Different compute backends require different profiling approaches. See the full specification in `docs/specifications/ml-tuner-bricks.md` (Appendix E.8).

### Instrumentation Status

| Backend | Path | BrickProfiler | Overhead |
|---------|------|---------------|----------|
| CUDA | `CudaExecutor::forward()` | Full | ~5% (deferred) |
| CPU | `forward()` | **None** | N/A |
| CPU | `forward_profiled()` | Full | ~10% |
| SIMD | trueno ops | Per-op | ~2% |

**Key Insight**: The legacy CPU `forward()` function lacks BrickProfiler instrumentation. For CPU profiling, use `forward_profiled()` or add instrumentation manually.

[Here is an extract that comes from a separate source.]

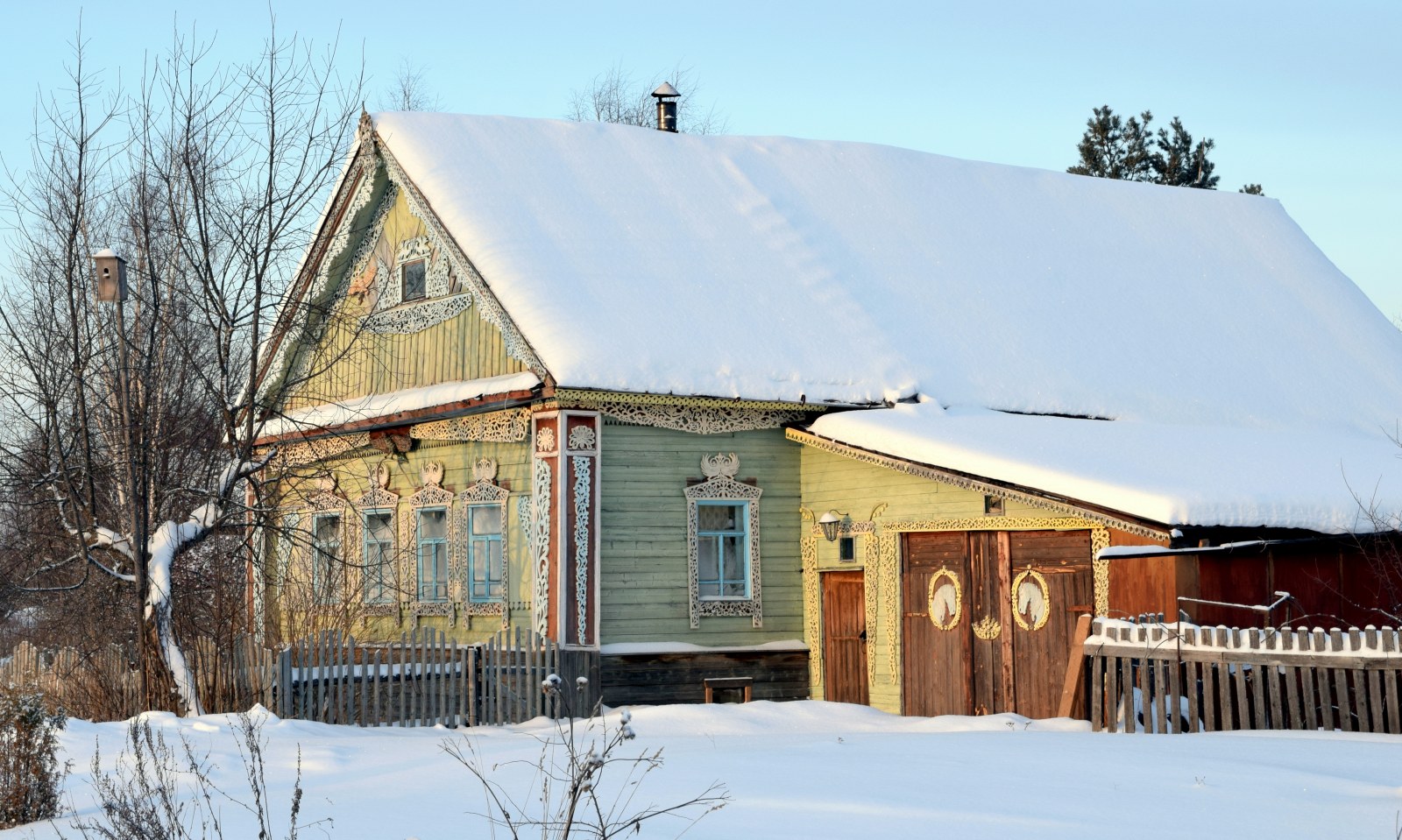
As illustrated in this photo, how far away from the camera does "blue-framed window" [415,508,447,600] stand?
1888 cm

### SIMD Backend Profiling

Profile SIMD operations at the brick level:

```rust
use trueno::{BrickProfiler, BrickId};

let mut profiler = BrickProfiler::new();
profiler.enable();

// Profile SIMD operation
let timer = profiler.start_brick(BrickId::RmsNorm);
trueno::simd::rms_norm_avx2(&input, &mut output);  // AVX2 backend
profiler.stop_brick(timer, input.len() as u64);

// Get throughput
let stats = profiler.stats_for(BrickId::RmsNorm);
let throughput = stats.total_elements as f64 / stats.total_ns as f64 * 1000.0;
println!("RmsNorm: {:.2} Melem/s", throughput);
```

### Backend Comparison

Compare performance across backends:

```rust
use trueno::{BrickProfiler, BrickId, detect_backend, Backend};

let backend = detect_backend();
let mut profiler = BrickProfiler::new();
profiler.enable();

// Same brick, different backends
match backend {
    Backend::Avx512 => { /* AVX-512 path */ }
    Backend::Avx2 => { /* AVX2 path */ }
    Backend::Neon => { /* ARM NEON path */ }
    _ => { /* Scalar fallback */ }
}

// Report includes backend name
println!("Backend: {:?}", backend);
println!("{}", profiler.report());
```

### Backend-Specific Roofline

Different backends have different theoretical peaks:

| Backend | Peak TFLOPS (FP32) | Memory BW (GB/s) |
|---------|-------------------|------------------|
| RTX 4090 | 83.0 | 1008 |
| AVX-512 | ~2.0 | ~100 |
| AVX2 | ~0.5 | ~50 |
| ARM NEON | ~0.2 | ~40 |
| Scalar | ~0.1 | ~25 |

```rust
// Backend-aware roofline distance
let distance = match backend {
    Backend::Cuda => graph.roofline_distance(83.0, 1008.0),
    Backend::Avx512 => graph.roofline_distance(2.0, 100.0),
    Backend::Avx2 => graph.roofline_distance(0.5, 50.0),
    _ => graph.roofline_distance(0.1, 25.0),
};
```

### Critical Path Analysis (Phase 9)

Identify true bottlenecks vs parallelizable work:

```rust
let graph = profiler.execution_graph();

// Get critical path
let (critical_path, total_ns) = graph.critical_path();
println!("Critical path: {} nodes, {:.2}ms", critical_path.len(), total_ns as f64 / 1_000_000.0);

// Find parallelization opportunities
let slack = graph.compute_slack();
for (node_id, slack_ns) in &slack {
    if *slack_ns > 0 {
        println!("Node {} can be parallelized (slack: {}µs)", node_id.0, slack_ns / 1000);
    }
}

// Formatted summary
println!("{}", graph.critical_path_summary());
```

## Tools

- **presentar-terminal Tree**: Native TUI tree widget for hierarchical execution graphs.
- **cbtop**: The primary visualization tool for ComputeBrick pipelines. Supports backend-specific profiling display.
- **perf / flamegraph**: For CPU-side overhead analysis.
- **nsight**: For deep GPU kernel inspection (external to the pure Rust stack).